Saved entries:
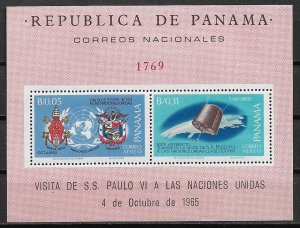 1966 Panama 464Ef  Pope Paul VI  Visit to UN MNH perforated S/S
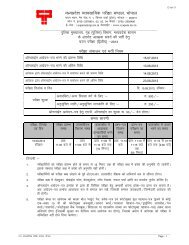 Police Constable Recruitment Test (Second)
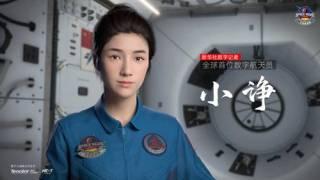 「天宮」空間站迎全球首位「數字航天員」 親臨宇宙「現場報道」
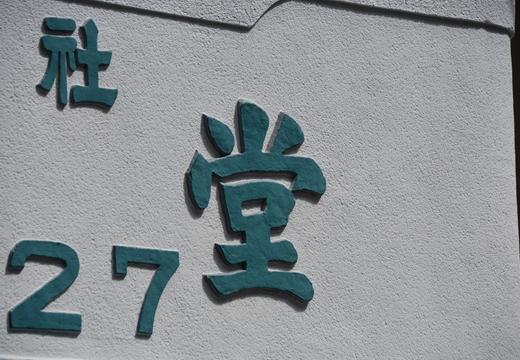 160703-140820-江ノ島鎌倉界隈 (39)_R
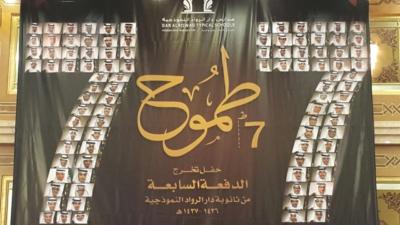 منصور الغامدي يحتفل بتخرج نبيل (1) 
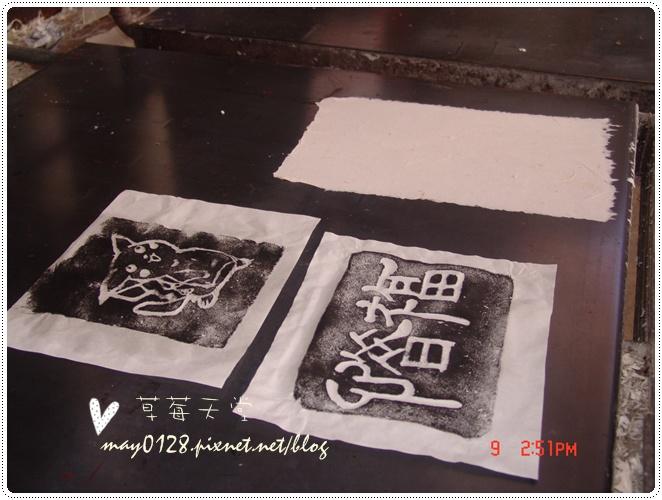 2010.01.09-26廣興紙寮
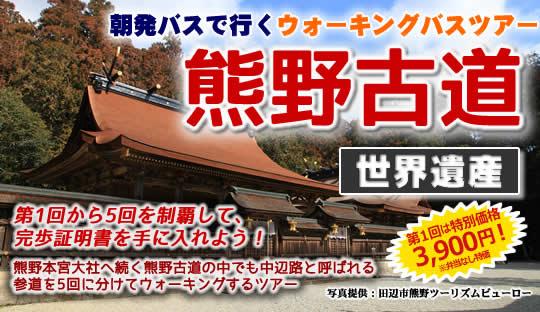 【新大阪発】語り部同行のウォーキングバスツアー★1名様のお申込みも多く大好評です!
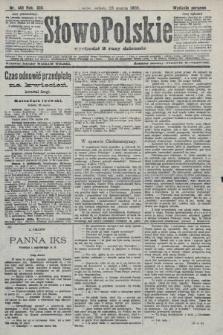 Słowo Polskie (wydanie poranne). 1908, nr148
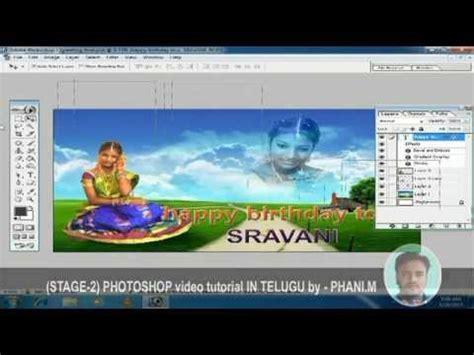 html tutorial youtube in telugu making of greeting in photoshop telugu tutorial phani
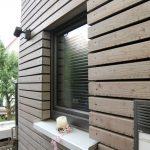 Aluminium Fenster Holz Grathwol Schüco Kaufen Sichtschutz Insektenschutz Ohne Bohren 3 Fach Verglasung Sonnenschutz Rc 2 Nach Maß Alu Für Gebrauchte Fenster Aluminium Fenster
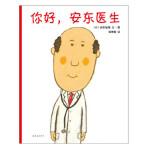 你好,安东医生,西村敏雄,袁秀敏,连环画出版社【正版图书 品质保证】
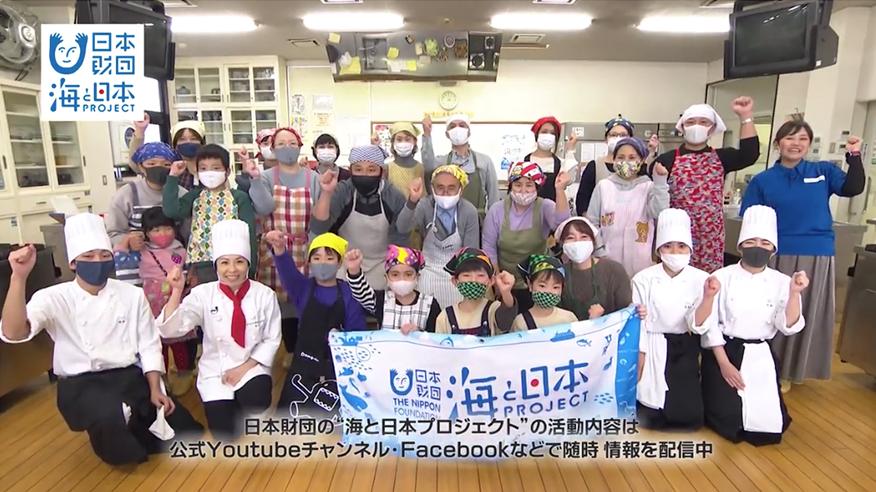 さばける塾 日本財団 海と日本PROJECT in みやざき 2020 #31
--
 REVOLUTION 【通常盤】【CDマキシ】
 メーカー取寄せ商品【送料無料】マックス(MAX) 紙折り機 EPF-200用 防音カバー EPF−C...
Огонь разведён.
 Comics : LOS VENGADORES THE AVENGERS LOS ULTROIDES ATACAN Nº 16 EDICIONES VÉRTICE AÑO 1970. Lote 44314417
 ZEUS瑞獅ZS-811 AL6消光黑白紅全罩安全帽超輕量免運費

■ **ACTIVITY**: Would you copy, word for word, only the lines above from the one containing "1966 Panama 464Ef" through the one containing "さばける塾 日本財団 海と日本PROJECT in みやざき 2020 #31", both included, and please leave out the pictures?

■ **EXPECTED ANSWER**:
 1966 Panama 464Ef  Pope Paul VI  Visit to UN MNH perforated S/S
 Police Constable Recruitment Test (Second)
 「天宮」空間站迎全球首位「數字航天員」 親臨宇宙「現場報道」
 160703-140820-江ノ島鎌倉界隈 (39)_R
 منصور الغامدي يحتفل بتخرج نبيل (1) 
 2010.01.09-26廣興紙寮
 【新大阪発】語り部同行のウォーキングバスツアー★1名様のお申込みも多く大好評です!
 Słowo Polskie (wydanie poranne). 1908, nr148
 html tutorial youtube in telugu making of greeting in photoshop telugu tutorial phani
 Aluminium Fenster Holz Grathwol Schüco Kaufen Sichtschutz Insektenschutz Ohne Bohren 3 Fach Verglasung Sonnenschutz Rc 2 Nach Maß Alu Für Gebrauchte Fenster Aluminium Fenster
 你好,安东医生,西村敏雄,袁秀敏,连环画出版社【正版图书 品质保证】
 さばける塾 日本財団 海と日本PROJECT in みやざき 2020 #31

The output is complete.